As new free-to-air channels go, Virgin 1 is not bad. In addition, with the Competition Commission saying Sky's part-purchase of ITV is not in the public interest, maybe Virgin will be able to step in again. In that case, Virgin 1 would be part of a much bigger channel party. Even Branson wouldn't need to hype that.

How can AFP get to be a bigger part of the funding equation?

You would think that with the TV ad market under pressure and growing at only 2% to 3% a year, every chance to get more money from advertisers for shows would look to be a sure thing. You would be wrong. In the UK, advertiser-funded programming (a UK version of the US's product placement-heavy branded entertainment) has been a hard sell and as a result there is very little of it on screen.

According to WPP-owned media agency Group M's first attempt to track AFP, such output is worth £23m this year, a mere rounding error on the billions spent by broadcasters and advertisers. However, while TV advertising will grow by 2% or so this year, Group M sees AFP growing at 17% to £27m in 2008.

So why isn't there more? First, AFP is difficult because the rules around it are unclear. It operates a bit under the radar of the more transparent sponsorship code, so there is a bit of "don't ask, don't tell" whiff about the whole process.
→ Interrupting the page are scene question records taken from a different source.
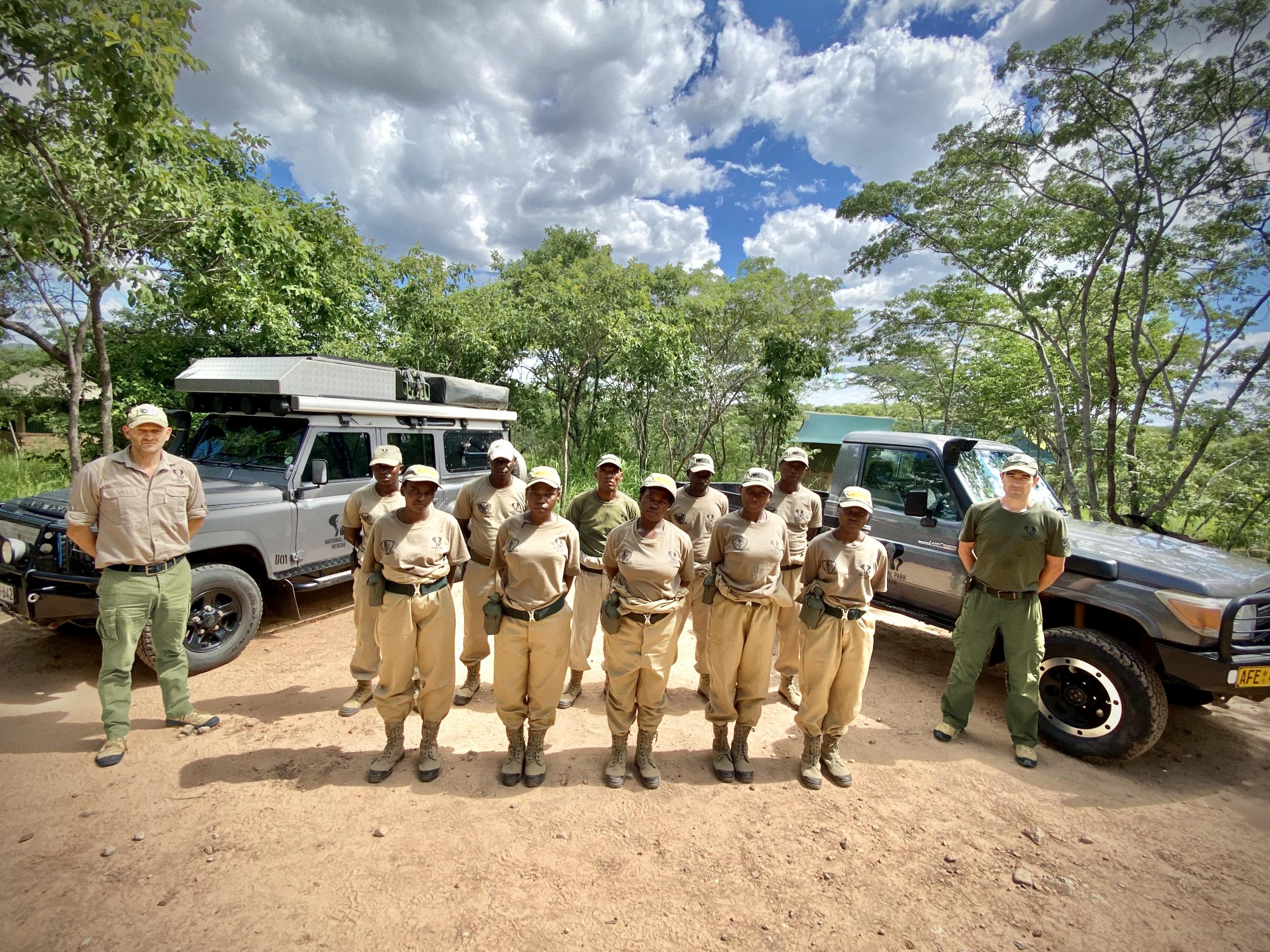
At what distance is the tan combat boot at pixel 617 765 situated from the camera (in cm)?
305

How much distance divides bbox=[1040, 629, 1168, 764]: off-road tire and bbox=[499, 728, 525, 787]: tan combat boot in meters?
3.43

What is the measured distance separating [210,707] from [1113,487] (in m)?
10.0

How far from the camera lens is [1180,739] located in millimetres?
3883

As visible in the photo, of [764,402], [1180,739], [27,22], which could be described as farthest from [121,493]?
[764,402]

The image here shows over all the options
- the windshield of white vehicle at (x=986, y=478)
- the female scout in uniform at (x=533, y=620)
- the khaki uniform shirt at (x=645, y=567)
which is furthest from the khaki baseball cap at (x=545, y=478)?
the windshield of white vehicle at (x=986, y=478)

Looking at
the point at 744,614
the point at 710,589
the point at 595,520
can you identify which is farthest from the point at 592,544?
the point at 744,614

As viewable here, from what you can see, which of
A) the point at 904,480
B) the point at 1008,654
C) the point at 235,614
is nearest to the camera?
the point at 1008,654

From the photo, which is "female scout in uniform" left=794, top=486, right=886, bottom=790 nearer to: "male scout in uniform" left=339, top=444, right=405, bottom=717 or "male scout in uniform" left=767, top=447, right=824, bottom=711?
"male scout in uniform" left=767, top=447, right=824, bottom=711

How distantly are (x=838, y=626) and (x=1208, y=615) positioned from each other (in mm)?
2169

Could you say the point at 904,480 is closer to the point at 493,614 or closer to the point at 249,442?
the point at 493,614

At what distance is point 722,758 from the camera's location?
3.25m

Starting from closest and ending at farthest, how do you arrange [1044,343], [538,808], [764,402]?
[538,808]
[1044,343]
[764,402]

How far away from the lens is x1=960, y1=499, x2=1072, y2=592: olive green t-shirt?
3461 millimetres

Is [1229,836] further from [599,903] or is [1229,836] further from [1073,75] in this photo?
[1073,75]
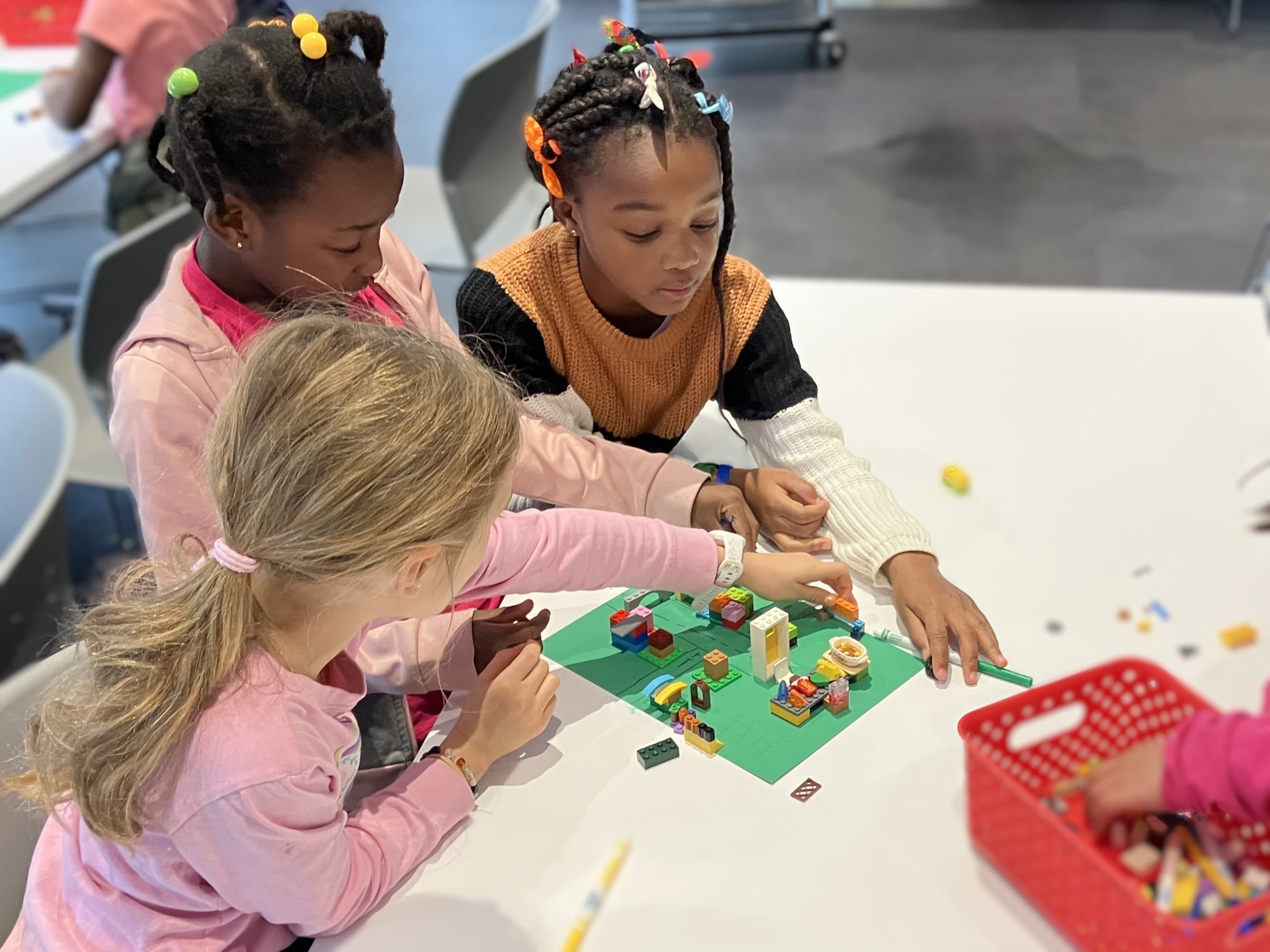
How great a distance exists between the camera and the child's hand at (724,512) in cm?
104

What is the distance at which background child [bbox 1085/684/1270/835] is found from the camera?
569mm

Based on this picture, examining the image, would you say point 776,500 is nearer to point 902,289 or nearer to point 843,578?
point 843,578

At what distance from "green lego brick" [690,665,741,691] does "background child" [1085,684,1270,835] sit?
1.02 ft

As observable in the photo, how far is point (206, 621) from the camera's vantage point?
0.70 meters

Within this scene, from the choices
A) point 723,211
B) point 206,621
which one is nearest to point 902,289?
point 723,211

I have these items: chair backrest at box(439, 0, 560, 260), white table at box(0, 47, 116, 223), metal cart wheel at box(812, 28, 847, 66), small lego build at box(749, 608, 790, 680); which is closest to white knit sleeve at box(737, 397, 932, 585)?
small lego build at box(749, 608, 790, 680)

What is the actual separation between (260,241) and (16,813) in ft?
1.48

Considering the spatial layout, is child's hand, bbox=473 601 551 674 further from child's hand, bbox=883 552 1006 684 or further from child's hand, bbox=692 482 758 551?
child's hand, bbox=883 552 1006 684

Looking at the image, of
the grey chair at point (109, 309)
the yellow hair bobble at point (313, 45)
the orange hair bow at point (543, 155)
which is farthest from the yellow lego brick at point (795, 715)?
the grey chair at point (109, 309)

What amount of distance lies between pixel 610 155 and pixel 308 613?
438mm

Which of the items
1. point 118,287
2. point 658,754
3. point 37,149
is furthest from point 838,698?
point 37,149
Second, it is difficult to get all of the vested interests involved in getting AFP to agree on the creative and commercial deal.

One of the biggest issues is that there are too many people in the room. Nicky Buss, ITV's advertiser development director, recalls a meeting with 44 people all trying to get their oar in on an AFP project. Programme-making by committee does not work.

There is money to be had from brands, but unlocking it will require better dialogue between them, the broadcasters and producers, says Group M's head of entertainment, Kate Marsh.

A better definition might help too. AFP is not about putting Coke cans in American Idol (that's product placement) and it is not branded bumpers (that's sponsorship). AFP - or "posh sponsorship" as North One's head of commercial and digital content, John Nolan, calls it - is not a media buy. It is an investment decision with a business model attached. It's private equity for programming, and it's about time.